_TÂCHE À RÉALISER:_ Indiquez combien de lignes du listing ci-dessous contiennent la chaîne « shirt », en respectant les majuscules et les minuscules. Donnez seulement ce nombre.

_DOCUMENTS FOURNIS:_
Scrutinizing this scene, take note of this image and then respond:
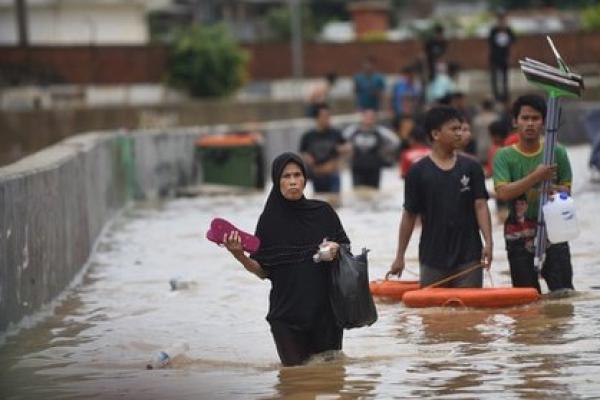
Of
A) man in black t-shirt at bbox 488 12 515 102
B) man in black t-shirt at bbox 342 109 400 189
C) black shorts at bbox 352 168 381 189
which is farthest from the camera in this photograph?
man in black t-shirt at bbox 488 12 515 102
==
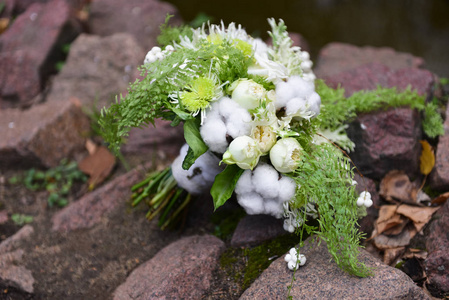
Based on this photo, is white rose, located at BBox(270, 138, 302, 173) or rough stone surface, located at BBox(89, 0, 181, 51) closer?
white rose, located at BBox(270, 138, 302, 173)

_RÉPONSE À DONNER:_ 3